Composée de 25 membres désignés ou siégeant de droit, l’institution ne compte aucun élu au suffrage direct, un point qui avait nourri les critiques de l’opposition lors de l’adoption de la réforme.
Le parti d’opposition Les Démocrates s’était opposé au projet. Son ancien président, Boni Yayi, membre de droit du Sénat, avait d’abord refusé d’y siéger avant de revenir sur sa décision. Il a finalement accepté de rejoindre l’institution, qu’il présente comme « l’un des rares espaces de débat qui reste », avec l’intention d’y défendre les libertés publiques, la démocratie ainsi que le sort des personnalités politiques emprisonnées ou en exil.
L’influence de l’ancien président en question
L’installation du Sénat relance également le débat sur l’influence de Patrice Talon depuis son départ du pouvoir, il y a deux mois. Selon ses adversaires, cette institution lui offre un moyen de continuer à peser sur la vie politique. L’ancien chef de l’État avait toutefois défendu ce rôle avant de quitter la présidence, estimant qu’il serait « une faute de se dérober » lorsqu’il s’agit de mettre son expérience au service du pays.

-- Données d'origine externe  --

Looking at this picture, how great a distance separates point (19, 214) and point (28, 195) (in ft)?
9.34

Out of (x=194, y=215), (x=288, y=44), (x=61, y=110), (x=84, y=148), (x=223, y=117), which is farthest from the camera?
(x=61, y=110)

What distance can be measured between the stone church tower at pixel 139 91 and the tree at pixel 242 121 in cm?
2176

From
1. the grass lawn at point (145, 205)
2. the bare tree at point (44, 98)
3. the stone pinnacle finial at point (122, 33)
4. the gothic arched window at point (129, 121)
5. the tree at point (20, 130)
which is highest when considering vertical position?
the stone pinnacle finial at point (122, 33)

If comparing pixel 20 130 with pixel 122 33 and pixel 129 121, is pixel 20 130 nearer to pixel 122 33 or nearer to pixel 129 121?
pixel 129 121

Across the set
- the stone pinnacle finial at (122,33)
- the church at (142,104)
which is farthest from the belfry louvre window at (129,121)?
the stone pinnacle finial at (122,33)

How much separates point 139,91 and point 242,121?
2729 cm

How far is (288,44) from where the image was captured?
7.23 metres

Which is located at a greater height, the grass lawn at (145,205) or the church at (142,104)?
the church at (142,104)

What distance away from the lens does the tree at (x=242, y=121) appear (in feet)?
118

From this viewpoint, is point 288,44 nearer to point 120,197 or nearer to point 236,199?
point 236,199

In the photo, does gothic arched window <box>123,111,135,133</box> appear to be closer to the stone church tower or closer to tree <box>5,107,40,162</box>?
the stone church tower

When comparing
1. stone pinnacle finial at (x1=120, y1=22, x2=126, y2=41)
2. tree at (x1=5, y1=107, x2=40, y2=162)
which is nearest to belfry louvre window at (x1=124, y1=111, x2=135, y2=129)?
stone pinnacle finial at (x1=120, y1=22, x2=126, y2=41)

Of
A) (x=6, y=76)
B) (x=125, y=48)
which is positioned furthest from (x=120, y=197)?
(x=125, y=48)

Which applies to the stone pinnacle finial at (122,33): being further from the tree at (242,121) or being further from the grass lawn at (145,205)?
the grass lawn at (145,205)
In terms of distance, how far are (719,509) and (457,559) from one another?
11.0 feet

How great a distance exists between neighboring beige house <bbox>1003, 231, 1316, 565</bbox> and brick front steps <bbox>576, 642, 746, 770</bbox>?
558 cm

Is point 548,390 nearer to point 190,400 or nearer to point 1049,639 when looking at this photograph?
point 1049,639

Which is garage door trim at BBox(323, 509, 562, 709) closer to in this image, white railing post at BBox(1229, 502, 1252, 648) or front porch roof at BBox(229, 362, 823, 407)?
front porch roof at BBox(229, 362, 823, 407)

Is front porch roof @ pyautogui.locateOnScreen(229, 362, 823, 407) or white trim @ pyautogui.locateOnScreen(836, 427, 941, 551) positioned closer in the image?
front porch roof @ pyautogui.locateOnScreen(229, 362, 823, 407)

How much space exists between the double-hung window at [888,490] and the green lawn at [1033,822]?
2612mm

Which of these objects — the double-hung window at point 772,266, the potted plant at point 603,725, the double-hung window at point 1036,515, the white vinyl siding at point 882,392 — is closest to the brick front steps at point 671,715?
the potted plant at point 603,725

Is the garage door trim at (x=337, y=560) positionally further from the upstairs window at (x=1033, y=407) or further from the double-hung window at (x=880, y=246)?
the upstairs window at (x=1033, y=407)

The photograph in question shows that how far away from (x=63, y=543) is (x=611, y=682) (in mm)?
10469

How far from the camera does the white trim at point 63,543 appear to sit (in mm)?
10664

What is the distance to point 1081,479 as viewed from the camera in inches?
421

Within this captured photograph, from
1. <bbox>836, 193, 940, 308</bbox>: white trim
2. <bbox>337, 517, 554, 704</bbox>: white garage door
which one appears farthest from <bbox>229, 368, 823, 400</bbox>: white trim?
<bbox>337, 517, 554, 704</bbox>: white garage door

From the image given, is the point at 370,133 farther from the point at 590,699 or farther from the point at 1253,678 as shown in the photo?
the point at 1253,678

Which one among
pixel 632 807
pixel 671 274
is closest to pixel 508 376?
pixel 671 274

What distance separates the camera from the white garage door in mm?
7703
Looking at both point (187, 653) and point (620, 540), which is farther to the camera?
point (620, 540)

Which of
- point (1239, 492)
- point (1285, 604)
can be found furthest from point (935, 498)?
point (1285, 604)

Outre Patrice Talon et Boni Yayi, le Sénat accueille également Nicéphore Soglo, âgé de 95 ans. Doyen de l’institution, il est le troisième ancien président de la République à y siéger de droit.
Parmi les autres personnalités figurent les anciens présidents de la Cour constitutionnelle Robert Dossou et Théodore Holo, les anciens présidents de l’Assemblée nationale Adrien Houngbédji et Bruno Amoussou, ainsi qu’Ousmane Batoko, ancien président de la Cour suprême.
La séance inaugurale doit se limiter à un discours d’installation et à l’adoption du règlement intérieur. Le bureau sera élu après la validation de ce texte par la Cour constitutionnelle.